As far as his future goes, Kearney has gotten looks from Plymouth State to play both soccer and lacrosse as well as Springfield College for soccer. Kearney said that his choice will come down to a simple decision.

“Whoever gives me the most money for college; I'll come play for anyone for the right number,” Kearney said with a smile and a laugh. “If I had my choice I'd play soccer just because I've been around it my whole life and my dad loves watching me.”


As October is the breast cancer awareness month numerous teams and athletes at all levels of competition do what they can by going pink for the month. Kearney wanted to help spread the message ,and he did so in a unique and strange way; he cut his hair into a mohawk and dyed it a deep pink.

“I just love the mohawk,” Kearney said with a smile. “I feel like it's very vibrant; people ask about it all the time.”

Kearney said that he wanted to imitate New England Revolution star Diego Fagundez.

“It's definitely a good conversation starter,” Kearney said.


Not only is Kearney a star of the field, but he's also a clown in the locker room. From the mohawk to his constant smile, Kearney looks as if he genuinely would rather be nowhere else than with his teammates. His coaches echo that sentiment.

“He's got a very childlike attitude when it comes to playing,” Miller said. “ He just loves being out here competing.
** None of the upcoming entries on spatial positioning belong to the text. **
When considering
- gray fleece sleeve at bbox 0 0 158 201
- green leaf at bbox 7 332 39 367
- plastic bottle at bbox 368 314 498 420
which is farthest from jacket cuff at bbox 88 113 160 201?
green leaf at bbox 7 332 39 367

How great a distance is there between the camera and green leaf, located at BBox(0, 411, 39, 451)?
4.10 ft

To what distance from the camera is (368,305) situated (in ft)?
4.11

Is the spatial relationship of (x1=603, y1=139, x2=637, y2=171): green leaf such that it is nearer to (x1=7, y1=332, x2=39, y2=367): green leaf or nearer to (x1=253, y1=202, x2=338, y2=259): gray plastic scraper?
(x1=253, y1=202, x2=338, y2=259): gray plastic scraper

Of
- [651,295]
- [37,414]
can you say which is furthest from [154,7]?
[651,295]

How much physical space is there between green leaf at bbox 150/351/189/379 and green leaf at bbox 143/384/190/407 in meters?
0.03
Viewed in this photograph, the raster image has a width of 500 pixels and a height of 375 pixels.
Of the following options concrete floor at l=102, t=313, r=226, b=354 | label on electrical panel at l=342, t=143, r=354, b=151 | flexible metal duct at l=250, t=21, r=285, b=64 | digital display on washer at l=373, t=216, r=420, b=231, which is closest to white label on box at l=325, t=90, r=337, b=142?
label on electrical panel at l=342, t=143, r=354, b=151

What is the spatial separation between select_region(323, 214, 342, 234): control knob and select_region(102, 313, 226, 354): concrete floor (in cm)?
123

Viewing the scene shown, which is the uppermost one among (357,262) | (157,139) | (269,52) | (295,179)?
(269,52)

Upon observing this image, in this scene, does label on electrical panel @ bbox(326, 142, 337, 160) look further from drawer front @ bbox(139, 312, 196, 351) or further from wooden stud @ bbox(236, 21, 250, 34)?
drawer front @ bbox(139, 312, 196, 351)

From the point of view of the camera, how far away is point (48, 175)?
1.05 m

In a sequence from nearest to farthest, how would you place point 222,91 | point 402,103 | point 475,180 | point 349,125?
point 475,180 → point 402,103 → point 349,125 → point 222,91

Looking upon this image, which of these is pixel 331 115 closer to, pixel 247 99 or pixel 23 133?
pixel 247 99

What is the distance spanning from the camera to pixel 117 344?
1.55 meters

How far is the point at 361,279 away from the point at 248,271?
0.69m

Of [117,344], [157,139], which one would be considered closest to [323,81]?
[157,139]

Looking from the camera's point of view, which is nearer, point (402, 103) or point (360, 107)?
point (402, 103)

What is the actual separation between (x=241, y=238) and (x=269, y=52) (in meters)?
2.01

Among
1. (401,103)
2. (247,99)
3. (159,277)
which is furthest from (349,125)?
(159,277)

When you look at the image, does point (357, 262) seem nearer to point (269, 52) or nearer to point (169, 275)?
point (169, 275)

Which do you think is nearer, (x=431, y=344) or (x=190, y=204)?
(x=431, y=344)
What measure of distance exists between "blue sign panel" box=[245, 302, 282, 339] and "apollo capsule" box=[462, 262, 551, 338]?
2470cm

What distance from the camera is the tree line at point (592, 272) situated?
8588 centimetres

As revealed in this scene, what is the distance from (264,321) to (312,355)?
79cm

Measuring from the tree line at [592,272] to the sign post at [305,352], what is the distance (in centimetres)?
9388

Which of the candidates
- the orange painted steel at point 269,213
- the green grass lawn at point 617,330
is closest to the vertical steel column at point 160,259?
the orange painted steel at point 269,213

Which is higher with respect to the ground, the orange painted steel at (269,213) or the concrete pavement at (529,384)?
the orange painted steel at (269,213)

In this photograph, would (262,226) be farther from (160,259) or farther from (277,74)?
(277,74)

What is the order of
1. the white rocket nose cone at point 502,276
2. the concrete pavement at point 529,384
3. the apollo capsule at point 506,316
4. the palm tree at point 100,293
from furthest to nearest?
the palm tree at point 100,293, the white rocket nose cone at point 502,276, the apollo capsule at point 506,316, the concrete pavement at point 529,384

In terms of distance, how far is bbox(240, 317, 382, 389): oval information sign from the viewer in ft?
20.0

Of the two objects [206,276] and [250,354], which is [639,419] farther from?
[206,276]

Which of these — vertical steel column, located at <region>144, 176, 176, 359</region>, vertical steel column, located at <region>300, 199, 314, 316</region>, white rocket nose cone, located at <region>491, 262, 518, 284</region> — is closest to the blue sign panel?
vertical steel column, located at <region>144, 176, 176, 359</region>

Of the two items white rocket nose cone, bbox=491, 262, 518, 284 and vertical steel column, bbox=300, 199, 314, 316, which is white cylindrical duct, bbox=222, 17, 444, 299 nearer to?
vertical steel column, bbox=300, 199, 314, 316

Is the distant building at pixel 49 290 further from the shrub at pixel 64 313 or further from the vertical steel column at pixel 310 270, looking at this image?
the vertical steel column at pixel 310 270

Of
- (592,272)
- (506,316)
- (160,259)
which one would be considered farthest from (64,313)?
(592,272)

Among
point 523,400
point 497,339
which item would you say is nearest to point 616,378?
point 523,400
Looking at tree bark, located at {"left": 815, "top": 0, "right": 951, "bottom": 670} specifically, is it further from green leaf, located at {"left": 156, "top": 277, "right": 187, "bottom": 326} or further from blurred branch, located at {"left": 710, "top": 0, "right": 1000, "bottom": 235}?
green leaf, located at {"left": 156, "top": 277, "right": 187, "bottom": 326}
It's awesome to watch him all the time.”

“He's just a goofball,” Regan said. “He doesn't have to be serious all the time, but when the whistle blows he's ready to go. He's always been the guy who lightens the mood no matter the moment [but] as soon as it's live he's all business.”

Kearney and many of his teammates have been playing together for years and suiting up together is about much more than wearing the same uniform.

“It's just a family environment,” Kearney said. “I've been around these kids forever, and it's just going to be sad seeing them go. I'll have new friends in college, but these are the kids I grew up with.”